L’entreprise de construction Brigil s’est positionnée, mercredi, en faveur d’une « densification sensée » à Gatineau, en soutenant que la ville devait « donner l’exemple ». Le promoteur immobilier dit souhaiter ainsi enrayer l’étalement urbain, en misant sur des quartiers de proximité.
Avec un manque à gagner de 100 000 logements au Québec, l’heure est à l’urgence, souligne l’entreprise dans un communiqué, mercredi. Elle dit ainsi joindre sa voix aux économistes, aux planificateurs urbains et aux environnementalistes pour lutter contre l’étalement urbain au profit de la densification sensée.

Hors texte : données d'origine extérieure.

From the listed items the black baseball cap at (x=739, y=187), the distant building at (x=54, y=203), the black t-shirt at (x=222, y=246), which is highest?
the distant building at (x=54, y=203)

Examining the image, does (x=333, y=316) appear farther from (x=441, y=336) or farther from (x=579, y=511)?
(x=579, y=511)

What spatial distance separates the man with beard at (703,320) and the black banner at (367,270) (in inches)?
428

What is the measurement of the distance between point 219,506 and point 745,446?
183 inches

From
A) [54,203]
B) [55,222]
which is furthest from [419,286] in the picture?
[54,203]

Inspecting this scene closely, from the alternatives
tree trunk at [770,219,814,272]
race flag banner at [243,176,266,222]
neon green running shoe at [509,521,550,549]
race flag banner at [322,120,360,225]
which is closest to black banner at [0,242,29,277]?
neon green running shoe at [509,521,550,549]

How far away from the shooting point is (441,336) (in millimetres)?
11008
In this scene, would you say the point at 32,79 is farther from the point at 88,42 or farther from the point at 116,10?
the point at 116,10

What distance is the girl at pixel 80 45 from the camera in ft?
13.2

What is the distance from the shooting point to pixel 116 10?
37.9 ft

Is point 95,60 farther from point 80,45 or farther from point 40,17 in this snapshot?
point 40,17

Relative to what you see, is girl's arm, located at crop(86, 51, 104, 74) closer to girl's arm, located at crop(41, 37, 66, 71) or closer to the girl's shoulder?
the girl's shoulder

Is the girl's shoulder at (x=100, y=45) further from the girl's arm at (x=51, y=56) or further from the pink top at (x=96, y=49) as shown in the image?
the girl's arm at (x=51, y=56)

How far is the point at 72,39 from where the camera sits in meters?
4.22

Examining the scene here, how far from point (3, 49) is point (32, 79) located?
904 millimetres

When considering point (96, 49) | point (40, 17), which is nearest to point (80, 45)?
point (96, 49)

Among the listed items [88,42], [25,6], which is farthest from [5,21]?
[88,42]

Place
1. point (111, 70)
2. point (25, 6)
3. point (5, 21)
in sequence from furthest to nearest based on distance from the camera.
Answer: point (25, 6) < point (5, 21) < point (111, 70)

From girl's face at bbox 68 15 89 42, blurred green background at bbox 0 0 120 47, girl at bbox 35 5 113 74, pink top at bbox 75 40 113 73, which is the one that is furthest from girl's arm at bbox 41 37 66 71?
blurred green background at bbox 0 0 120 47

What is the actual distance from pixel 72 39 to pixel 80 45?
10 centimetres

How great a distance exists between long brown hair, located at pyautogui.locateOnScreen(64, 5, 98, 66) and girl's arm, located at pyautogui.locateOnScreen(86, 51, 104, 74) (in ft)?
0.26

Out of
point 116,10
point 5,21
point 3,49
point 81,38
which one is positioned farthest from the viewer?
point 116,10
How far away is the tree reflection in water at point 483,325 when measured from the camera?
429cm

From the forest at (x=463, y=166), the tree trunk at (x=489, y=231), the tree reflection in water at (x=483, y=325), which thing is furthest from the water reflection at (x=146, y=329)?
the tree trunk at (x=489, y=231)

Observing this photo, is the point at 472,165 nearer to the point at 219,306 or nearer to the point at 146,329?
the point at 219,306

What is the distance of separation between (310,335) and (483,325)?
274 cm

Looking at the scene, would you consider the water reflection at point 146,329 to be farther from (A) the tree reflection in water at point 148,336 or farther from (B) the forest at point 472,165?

Depuis le début de l’été, les appels à faire face à la crise du logement à Gatineau se sont multipliés. Le taux d’inoccupation des loyers y est d’environ 1 %, en deçà du seuil pour un marché équilibré qui est fixé à environ 3 %, selon les experts. Ce taux est inférieur à 1 % pour les grands logements, souvent convoités par les familles, comme le rapportait l’organisme Logemen’occupe, au début du mois.
Pour Gilles Desjardins, président et fondateur de Brigil, la solution réside dans le concept de densification urbaine.
Prenons à témoin un type d’habitation que nous proposons : le bâtiment Horizon, qui compte 82 unités sur 4 étages. Il est possible d’y loger 82 personnes (minimum) sur un terrain de 25 800 pieds carrés. Loger ces mêmes 82 personnes dans des maisons de ville requiert 4 fois plus de terrains qu’un bâtiment de 4 étages, soit 103 000 pieds carrés, souligne M. Desjardins dans son exposé.
Gilles Desjardins appelle ainsi à un partenariat citoyen entre l’administration municipale et les constructeurs, qu’il dit prêts à investir dans ce futur qui cogne à nos portes.
Un positionnement salué par le CREDDO
La sortie du promoteur immobilier, qui a mené de nombreux projets de développement dans la région, peut surprendre, lui-même ayant développé plusieurs projets de maisons unifamiliales.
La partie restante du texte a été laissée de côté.